Изменить размер шрифта - +

— «Но не каждая имеет к этому склонность или средства»,

— «Если бы они знали, как им это идет, то все имели бы склонность, и, я думаю, мисс Ватсон, когда у кого-то есть желание, средства вскоре найдутся».

— «Ваша светлость думает, что все зависит от нас самих. Это пункт, по которому леди и джентльмены сильно расходятся. Но, не претендуя на истину, могу сказать, что некоторые обстоятельства вне их власти. Женская бережливость может многое, милорд, но не может превратить маленький доход в большой».
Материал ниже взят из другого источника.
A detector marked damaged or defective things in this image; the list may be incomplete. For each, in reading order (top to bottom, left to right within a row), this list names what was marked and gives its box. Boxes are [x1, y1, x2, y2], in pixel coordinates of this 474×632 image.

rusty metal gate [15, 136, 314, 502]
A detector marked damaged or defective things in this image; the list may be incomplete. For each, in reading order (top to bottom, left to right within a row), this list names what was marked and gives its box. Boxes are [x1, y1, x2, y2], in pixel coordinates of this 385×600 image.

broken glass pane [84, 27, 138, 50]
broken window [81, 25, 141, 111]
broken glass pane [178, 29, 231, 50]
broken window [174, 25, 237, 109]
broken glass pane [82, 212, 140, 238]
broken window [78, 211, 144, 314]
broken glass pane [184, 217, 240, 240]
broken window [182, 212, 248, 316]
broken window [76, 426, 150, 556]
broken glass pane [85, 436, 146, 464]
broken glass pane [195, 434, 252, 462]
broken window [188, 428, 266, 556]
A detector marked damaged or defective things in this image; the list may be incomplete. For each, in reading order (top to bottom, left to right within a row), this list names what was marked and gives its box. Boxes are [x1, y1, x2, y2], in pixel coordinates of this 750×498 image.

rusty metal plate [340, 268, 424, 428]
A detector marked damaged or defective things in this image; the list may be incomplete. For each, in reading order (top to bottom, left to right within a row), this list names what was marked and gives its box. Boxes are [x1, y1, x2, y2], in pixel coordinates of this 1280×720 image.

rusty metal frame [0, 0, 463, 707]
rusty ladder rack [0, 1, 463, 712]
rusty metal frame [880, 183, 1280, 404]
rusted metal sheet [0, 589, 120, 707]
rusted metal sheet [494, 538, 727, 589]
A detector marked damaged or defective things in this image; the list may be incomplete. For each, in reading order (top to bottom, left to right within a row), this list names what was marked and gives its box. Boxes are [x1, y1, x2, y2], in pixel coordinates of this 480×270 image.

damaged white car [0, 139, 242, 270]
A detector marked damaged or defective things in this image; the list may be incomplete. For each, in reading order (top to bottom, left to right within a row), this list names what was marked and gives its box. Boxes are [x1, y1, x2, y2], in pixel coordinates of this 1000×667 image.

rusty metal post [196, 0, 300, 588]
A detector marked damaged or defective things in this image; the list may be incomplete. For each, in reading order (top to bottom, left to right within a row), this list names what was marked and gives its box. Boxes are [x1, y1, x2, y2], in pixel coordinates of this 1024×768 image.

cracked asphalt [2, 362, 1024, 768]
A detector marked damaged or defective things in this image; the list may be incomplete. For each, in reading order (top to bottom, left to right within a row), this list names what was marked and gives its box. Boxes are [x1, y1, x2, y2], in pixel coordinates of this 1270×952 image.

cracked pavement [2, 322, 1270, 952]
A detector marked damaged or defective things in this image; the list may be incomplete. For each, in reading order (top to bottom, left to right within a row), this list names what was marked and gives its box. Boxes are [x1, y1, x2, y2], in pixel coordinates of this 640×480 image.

Лорд Осборн промолчал. Ее манера не была нравоучительная или саркастичная, но было что-то в ее мягкой серьезности, что, наряду с самими словами, заставило его светлость задуматься, а когда он обратился к ней снова, он сделал это с почтительным уважением, совершенно непохожим на тот наполовину скованный, наполовину нахальный тон его первых замечаний. Для него было внове желать сделать приятное женщине, он даже впервые почувствовал, как следует вести себя с женщиной, находящейся в положении Эммы. Но так у него не было недостатка в разуме и хороших манерах, то его чувства не пропали втуне.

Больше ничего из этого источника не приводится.